Instruction => Begin with the line that contains "Among the objects" and transcribe each line after it, up to and including the last line of the listing below.
[Information provided start]
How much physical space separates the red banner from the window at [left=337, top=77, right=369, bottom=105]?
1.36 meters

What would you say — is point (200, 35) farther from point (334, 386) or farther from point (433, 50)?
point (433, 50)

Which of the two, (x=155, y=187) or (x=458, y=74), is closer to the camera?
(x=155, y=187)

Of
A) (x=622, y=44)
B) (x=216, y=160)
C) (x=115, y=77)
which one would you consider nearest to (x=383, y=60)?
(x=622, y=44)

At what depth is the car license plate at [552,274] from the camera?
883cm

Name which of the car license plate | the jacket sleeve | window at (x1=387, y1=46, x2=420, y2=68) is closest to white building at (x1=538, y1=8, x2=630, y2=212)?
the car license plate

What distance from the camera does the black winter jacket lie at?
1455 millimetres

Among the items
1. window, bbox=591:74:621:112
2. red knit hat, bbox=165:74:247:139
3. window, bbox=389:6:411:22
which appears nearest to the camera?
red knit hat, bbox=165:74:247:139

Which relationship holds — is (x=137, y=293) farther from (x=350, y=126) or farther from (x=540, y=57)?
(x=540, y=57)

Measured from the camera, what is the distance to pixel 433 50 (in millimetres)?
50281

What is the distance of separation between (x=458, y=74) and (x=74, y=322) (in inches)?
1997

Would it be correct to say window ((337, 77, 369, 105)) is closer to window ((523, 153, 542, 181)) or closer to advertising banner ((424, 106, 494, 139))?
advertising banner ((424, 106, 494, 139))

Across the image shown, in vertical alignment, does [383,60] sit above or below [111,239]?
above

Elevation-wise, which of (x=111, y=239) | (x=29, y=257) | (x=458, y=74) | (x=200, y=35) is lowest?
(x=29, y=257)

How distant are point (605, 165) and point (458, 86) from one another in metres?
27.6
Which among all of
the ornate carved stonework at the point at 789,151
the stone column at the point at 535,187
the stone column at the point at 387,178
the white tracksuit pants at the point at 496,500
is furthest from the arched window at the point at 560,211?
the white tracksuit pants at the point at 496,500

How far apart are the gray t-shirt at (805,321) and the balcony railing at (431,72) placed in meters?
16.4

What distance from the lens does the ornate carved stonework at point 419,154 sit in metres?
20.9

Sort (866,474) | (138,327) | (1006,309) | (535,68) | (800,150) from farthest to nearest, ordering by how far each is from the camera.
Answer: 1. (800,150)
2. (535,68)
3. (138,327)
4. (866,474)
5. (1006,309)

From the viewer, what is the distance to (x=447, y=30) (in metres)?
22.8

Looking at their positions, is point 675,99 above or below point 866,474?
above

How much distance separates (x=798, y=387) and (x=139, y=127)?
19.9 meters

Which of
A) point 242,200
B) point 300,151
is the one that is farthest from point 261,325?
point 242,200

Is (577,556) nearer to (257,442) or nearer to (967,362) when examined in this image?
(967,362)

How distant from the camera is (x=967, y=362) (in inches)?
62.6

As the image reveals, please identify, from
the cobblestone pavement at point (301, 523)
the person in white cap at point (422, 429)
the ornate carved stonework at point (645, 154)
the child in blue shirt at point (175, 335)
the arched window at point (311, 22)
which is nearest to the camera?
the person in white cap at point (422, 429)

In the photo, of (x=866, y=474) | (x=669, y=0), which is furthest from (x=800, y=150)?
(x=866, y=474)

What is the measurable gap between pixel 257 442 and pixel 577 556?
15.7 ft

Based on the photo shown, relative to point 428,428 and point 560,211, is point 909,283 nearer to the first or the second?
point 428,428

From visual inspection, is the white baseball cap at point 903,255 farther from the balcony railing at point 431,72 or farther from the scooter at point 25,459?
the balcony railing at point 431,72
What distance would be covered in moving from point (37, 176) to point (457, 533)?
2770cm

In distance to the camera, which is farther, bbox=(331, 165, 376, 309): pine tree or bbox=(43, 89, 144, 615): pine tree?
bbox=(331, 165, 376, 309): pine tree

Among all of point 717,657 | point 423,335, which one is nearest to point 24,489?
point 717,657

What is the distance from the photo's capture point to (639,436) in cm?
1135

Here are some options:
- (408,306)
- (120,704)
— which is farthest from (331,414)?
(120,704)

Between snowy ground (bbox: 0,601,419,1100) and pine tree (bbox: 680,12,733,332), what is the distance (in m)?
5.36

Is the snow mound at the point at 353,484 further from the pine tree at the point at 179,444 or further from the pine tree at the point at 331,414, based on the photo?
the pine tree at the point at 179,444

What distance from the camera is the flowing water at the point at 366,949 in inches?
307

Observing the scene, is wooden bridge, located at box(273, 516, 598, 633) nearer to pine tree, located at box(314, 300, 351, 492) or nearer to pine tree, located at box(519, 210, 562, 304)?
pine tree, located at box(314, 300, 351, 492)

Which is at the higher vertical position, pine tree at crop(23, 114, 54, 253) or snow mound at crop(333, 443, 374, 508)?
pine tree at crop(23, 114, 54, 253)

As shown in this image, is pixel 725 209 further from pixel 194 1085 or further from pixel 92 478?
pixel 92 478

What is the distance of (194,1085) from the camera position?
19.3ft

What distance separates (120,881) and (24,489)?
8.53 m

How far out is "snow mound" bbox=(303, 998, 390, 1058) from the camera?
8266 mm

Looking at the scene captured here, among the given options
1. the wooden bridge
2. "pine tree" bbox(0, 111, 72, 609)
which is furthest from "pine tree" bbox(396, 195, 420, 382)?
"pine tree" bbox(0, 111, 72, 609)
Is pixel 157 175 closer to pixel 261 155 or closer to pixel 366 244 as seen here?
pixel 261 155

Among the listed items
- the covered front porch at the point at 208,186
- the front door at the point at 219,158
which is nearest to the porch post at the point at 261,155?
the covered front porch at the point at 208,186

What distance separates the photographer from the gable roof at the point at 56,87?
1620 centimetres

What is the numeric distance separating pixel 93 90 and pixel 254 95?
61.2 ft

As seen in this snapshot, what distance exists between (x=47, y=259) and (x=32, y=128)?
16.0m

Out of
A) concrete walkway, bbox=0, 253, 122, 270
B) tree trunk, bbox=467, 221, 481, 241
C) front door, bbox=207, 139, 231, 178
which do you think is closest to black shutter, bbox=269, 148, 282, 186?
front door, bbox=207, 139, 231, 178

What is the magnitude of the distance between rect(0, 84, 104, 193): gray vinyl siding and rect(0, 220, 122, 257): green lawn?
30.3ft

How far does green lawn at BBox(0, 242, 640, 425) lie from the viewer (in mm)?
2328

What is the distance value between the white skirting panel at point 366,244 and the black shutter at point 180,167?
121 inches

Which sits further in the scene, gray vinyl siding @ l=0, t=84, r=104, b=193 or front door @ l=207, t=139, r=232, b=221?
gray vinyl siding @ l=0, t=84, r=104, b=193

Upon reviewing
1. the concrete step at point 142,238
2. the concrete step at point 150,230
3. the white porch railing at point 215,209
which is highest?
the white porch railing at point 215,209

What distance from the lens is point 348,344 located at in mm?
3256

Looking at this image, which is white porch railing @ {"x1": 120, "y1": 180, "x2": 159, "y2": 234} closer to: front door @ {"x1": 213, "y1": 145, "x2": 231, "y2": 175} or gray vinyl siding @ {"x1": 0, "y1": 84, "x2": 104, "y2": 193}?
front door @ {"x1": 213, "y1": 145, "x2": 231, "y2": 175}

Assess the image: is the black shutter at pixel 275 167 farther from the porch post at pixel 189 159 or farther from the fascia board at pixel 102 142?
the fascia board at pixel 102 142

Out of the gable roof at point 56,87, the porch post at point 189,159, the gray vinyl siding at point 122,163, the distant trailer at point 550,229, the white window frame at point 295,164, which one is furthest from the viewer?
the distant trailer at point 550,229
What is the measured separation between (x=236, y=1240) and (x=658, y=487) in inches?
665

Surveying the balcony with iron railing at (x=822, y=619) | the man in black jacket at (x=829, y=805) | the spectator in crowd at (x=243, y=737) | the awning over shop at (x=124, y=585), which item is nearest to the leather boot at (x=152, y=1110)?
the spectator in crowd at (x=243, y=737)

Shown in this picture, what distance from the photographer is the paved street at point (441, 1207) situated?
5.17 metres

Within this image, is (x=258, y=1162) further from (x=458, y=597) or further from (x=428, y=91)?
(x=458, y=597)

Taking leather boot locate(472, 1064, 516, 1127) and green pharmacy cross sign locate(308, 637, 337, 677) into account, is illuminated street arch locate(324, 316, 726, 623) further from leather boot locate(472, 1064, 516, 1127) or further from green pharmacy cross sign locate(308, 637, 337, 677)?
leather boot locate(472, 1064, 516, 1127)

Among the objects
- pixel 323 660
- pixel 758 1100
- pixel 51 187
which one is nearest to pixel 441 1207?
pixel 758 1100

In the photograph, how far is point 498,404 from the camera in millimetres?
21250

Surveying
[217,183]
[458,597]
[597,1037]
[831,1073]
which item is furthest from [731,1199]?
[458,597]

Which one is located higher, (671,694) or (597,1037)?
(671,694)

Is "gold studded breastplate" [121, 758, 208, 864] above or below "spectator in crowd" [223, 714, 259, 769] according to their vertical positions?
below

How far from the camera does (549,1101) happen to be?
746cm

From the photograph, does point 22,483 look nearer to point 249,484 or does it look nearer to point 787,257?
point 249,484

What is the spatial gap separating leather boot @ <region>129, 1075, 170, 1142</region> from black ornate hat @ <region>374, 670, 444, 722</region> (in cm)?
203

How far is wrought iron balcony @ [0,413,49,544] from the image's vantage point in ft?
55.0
[Information provided end]
Result of the task =>
Among the objects
- pixel 323 660
- pixel 758 1100
- pixel 51 187
which one is nearest to pixel 441 1207?
pixel 758 1100

In the photograph, how far is point 498,404 from the camera in millimetres?
21250

Surveying
[217,183]
[458,597]
[597,1037]
[831,1073]
which item is furthest from [731,1199]?
[458,597]

Which one is located higher, (671,694) or (597,1037)?
(671,694)

Is "gold studded breastplate" [121, 758, 208, 864] above or below "spectator in crowd" [223, 714, 259, 769] according to their vertical positions?
below

How far from the camera does (549,1101) happen to be?
746cm

From the photograph, does point 22,483 look nearer to point 249,484 or does it look nearer to point 787,257?
point 249,484

What is the spatial gap separating leather boot @ <region>129, 1075, 170, 1142</region> from black ornate hat @ <region>374, 670, 444, 722</region> (in cm)?
203

How far is wrought iron balcony @ [0,413,49,544] from the image's vantage point in ft?
55.0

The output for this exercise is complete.